* KUTIPAN UNTUK DIBACA *
Selasa, 26 September 2017

Persepuluhan di dalam Alkitab (16): Bisa Menjadi Suatu Kemunafikan

Selasa, 26 September 2017

Bacaan Alkitab: Matius 23:23-26
Celakalah kamu, hai ahli-ahli Taurat dan orang-orang Farisi, hai kamu orang-orang munafik, sebab persepuluhan dari selasih, adas manis dan jintan kamu bayar, tetapi yang terpenting dalam hukum Taurat kamu abaikan, yaitu: keadilan dan belas kasihan dan kesetiaan. Yang satu harus dilakukan dan yang lain jangan diabaikan. (Mat 23:23)


Persepuluhan di dalam Alkitab (16): Bisa Menjadi Suatu Kemunafikan


Hari ini kita akan mulai membahas mengenai ayat yang memuat tentang persembahan persepuluhan dalam Perjanjian Baru. Ayat nats kita hari ini adalah ayat yang diucapkan oleh Tuhan Yesus sendiri. Ayat ini ditujukan kepada para ahli Taurat dan orang Farisi, sebagai bagian dari rangkaian ucapan Tuhan Yesus kepada mereka yang selama ini bersikap sebagai orang munafik. 

Salah satu bentuk kemunafikan mereka terlihat jelas dalam hal persembahan persepuluhan, dimana para ahli Taurat dan orang Farisi memperhitungkan persembahan persepuluhan dari segala hasil tanah, bahkan hingga ke tanaman yang terkecil sekalipun. Dalam praktiknya, terjadi sejumlah pergeseran makna dimana jika di dalam Perjanjian Lama sebenarnya Tuhan berfirman agar bangsa Israel mempersembahkan sepersepuluh dari hasil tanah atau hasil ladang (yang pada waktu itu dalam bentuk gandum, jelai, serta buah-buahan), maka seiring perkembangan zaman dimana hasil tanah juga bervariasi, pada masa Tuhan Yesus hidup, para ahli Taurat dan orang Farisi kemudian “memperketat” aturan tersebut dengan mengajarkan bahwa persepuluhan harus diberikan atas seluruh hasil tanah. Mereka berpendapat bahwa dari tanaman-tanaman yang kecil seperti selasih, adas manis, dan jintan pun tetap harus dipungut persembahan persepuluhan (ay. 23a).

* BARIS YANG TERSEDIA *
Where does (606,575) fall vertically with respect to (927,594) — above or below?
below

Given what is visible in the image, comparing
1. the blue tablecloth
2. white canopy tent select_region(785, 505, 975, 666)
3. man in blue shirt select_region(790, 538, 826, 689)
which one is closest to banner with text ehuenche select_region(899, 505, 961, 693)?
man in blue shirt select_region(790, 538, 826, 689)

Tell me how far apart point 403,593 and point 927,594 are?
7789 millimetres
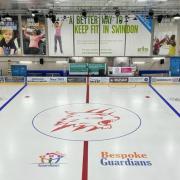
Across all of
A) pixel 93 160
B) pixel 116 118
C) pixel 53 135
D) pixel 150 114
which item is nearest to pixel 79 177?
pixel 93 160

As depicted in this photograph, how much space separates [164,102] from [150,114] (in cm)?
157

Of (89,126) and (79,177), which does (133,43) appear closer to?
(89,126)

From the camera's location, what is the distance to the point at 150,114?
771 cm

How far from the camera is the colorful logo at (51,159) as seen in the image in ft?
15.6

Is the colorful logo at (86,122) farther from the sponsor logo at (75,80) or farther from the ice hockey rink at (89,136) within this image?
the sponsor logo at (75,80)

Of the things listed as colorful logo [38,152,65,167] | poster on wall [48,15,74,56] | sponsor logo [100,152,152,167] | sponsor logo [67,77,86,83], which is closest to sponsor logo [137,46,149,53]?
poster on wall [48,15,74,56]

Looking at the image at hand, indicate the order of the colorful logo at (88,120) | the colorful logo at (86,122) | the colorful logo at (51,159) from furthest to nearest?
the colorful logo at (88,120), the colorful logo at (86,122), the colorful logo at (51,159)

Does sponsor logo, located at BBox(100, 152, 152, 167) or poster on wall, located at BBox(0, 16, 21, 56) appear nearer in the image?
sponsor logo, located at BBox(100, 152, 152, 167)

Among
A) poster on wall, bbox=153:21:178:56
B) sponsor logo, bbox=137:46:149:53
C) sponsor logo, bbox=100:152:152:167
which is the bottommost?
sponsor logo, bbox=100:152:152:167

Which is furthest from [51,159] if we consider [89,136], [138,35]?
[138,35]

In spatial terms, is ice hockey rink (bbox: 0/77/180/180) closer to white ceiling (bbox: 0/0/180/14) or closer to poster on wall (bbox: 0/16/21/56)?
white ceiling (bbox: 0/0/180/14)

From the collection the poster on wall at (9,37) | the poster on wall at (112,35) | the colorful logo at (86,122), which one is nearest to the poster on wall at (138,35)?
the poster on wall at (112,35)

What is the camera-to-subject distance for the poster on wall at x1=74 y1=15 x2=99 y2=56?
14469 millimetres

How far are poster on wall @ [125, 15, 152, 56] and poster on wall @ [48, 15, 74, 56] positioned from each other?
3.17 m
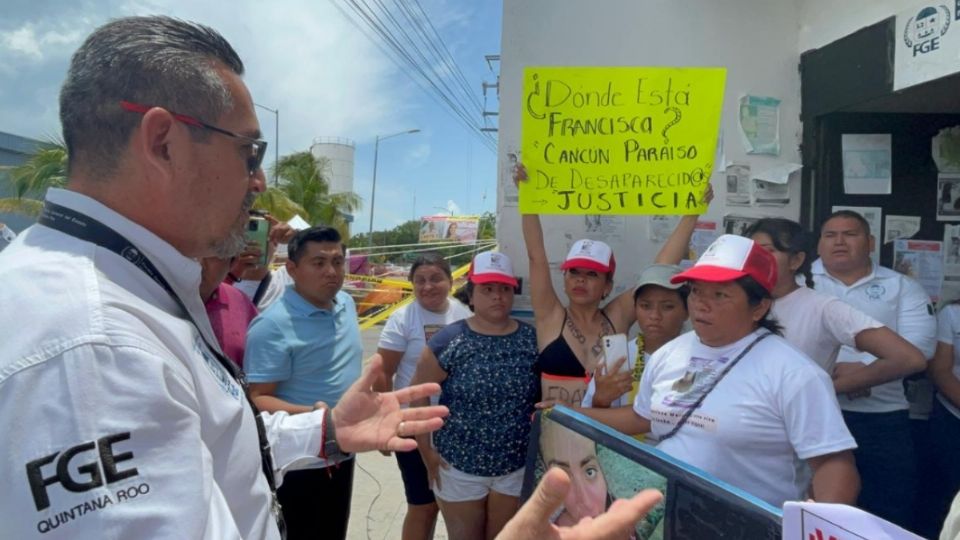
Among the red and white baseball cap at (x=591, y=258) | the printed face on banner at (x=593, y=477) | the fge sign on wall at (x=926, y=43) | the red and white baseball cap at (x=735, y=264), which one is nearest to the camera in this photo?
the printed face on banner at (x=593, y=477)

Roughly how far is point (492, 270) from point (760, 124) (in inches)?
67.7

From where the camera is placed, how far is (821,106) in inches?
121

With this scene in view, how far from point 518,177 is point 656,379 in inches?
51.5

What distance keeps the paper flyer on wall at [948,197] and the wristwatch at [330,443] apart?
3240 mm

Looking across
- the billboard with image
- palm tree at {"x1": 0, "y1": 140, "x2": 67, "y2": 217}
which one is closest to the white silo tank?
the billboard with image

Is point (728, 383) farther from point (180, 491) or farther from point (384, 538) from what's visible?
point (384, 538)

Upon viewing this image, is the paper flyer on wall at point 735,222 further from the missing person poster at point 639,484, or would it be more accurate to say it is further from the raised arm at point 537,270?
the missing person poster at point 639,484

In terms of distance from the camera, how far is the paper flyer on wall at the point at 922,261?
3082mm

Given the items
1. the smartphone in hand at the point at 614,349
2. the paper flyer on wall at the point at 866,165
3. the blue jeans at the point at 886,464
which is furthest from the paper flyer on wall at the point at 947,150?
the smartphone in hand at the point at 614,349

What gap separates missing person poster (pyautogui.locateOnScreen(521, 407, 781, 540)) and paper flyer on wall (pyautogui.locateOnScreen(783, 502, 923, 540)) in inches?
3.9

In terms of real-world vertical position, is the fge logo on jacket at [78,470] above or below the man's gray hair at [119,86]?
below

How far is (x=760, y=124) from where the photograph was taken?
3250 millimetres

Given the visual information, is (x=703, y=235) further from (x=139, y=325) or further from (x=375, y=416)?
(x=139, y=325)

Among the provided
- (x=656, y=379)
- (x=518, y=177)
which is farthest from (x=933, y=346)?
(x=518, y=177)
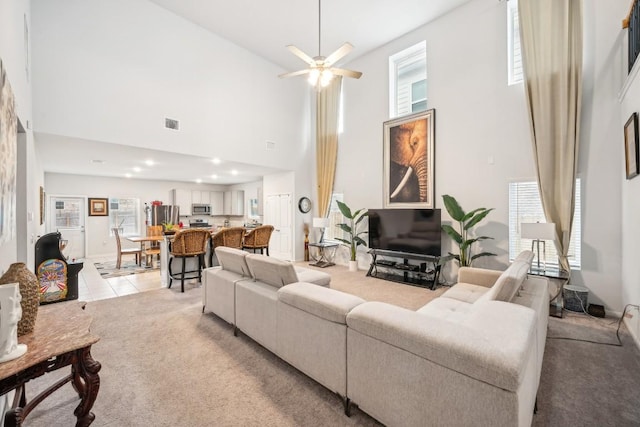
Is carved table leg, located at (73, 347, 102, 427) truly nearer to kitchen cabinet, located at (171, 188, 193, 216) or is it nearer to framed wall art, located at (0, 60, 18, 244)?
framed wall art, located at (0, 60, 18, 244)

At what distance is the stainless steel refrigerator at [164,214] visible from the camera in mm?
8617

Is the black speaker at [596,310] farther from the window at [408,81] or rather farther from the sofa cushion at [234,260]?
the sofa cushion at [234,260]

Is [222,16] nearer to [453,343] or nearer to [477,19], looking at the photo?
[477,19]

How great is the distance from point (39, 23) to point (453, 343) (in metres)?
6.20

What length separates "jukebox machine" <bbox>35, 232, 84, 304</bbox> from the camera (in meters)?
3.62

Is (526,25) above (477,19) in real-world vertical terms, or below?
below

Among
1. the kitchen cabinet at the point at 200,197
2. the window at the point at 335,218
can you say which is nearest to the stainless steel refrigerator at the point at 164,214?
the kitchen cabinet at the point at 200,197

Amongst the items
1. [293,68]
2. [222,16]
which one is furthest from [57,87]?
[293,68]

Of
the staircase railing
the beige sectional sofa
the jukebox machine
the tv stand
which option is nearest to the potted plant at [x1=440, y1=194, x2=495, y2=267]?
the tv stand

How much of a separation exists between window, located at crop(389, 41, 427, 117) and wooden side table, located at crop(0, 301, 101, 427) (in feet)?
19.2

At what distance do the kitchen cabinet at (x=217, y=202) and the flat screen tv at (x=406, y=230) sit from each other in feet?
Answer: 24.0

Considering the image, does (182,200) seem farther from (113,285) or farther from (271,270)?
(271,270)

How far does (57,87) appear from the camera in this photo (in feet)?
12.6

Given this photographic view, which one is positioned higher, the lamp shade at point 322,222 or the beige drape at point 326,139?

* DAFTAR TUGAS *
a – Menurut renungan tentang persepuluhan, dalam bentuk apa hasil tanah yang dipersembahkan bangsa Israel pada masa Perjanjian Lama?
b – Tuliskan ulang bagian renungan tentang persepuluhan yang diawali dengan kata-kata "Bacaan Alkitab: Matius" dan diakhiri dengan "sebagai orang munafik.", dengan mengganti "Tuhan Yesus" menjadi "Yesus Kristus".
c – Teruskan renungan tentang persepuluhan dalam Alkitab mulai dari kalimat terakhirnya.

* HASIL SETIAP TUGAS *
a – Dalam bentuk gandum, jelai, serta buah-buahan.

b –
Bacaan Alkitab: Matius 23:23-26
Celakalah kamu, hai ahli-ahli Taurat dan orang-orang Farisi, hai kamu orang-orang munafik, sebab persepuluhan dari selasih, adas manis dan jintan kamu bayar, tetapi yang terpenting dalam hukum Taurat kamu abaikan, yaitu: keadilan dan belas kasihan dan kesetiaan. Yang satu harus dilakukan dan yang lain jangan diabaikan. (Mat 23:23)


Persepuluhan di dalam Alkitab (16): Bisa Menjadi Suatu Kemunafikan


Hari ini kita akan mulai membahas mengenai ayat yang memuat tentang persembahan persepuluhan dalam Perjanjian Baru. Ayat nats kita hari ini adalah ayat yang diucapkan oleh Yesus Kristus sendiri. Ayat ini ditujukan kepada para ahli Taurat dan orang Farisi, sebagai bagian dari rangkaian ucapan Yesus Kristus kepada mereka yang selama ini bersikap sebagai orang munafik.

c –
Sebenarnya hal ini tidaklah sepenuhnya salah. Hukum Taurat sebenarnya mengatur persembahan persepuluhan dari hasil tanah, dan jika seseorang menanam sayuran lain semisal selasih dan ia mau mempersembahkan persembahan persepuluhan, itu adalah hal yang baik. Namun demikian, prinsip tersebut akan menjadi salah jika dibuat aturan yang “njelimet” mengenai persembahan persepuluhan, termasuk tanaman apa saja yang terkena aturan tersebut, tetapi semangat persembahan persepuluhan menjadi pudar. Dalam hal ini semangat persembahan persepuluhan di dalam hukum Taurat adalah untuk keseimbangan di suku-suku Israel serta supaya orang Lewi dan para imam dapat hidup dengan layak dan wajar. Namun di masa Tuhan Yesus hidup, persembahan persepuluhan ini “dimanfaatkan” oleh para ahli Taurat dan orang Farisi sebagai suatu kewajiban yang dibebankan kepada orang Yahudi. Para ahli Taurat dan orang Farisi menekankan orang Yahudi supaya wajib memberikan persembahan persepuluhan dari segala hal, tetapi tanpa pernah mengajarkan mengenai sikap hati yang harus dimiliki oleh orang Yahudi. Hukum Taurat pun diajarkan secara legalistik dan dianggap mutlak sehingga justru hal yang terpenting dalam hukum Taurat menjadi terabaikan.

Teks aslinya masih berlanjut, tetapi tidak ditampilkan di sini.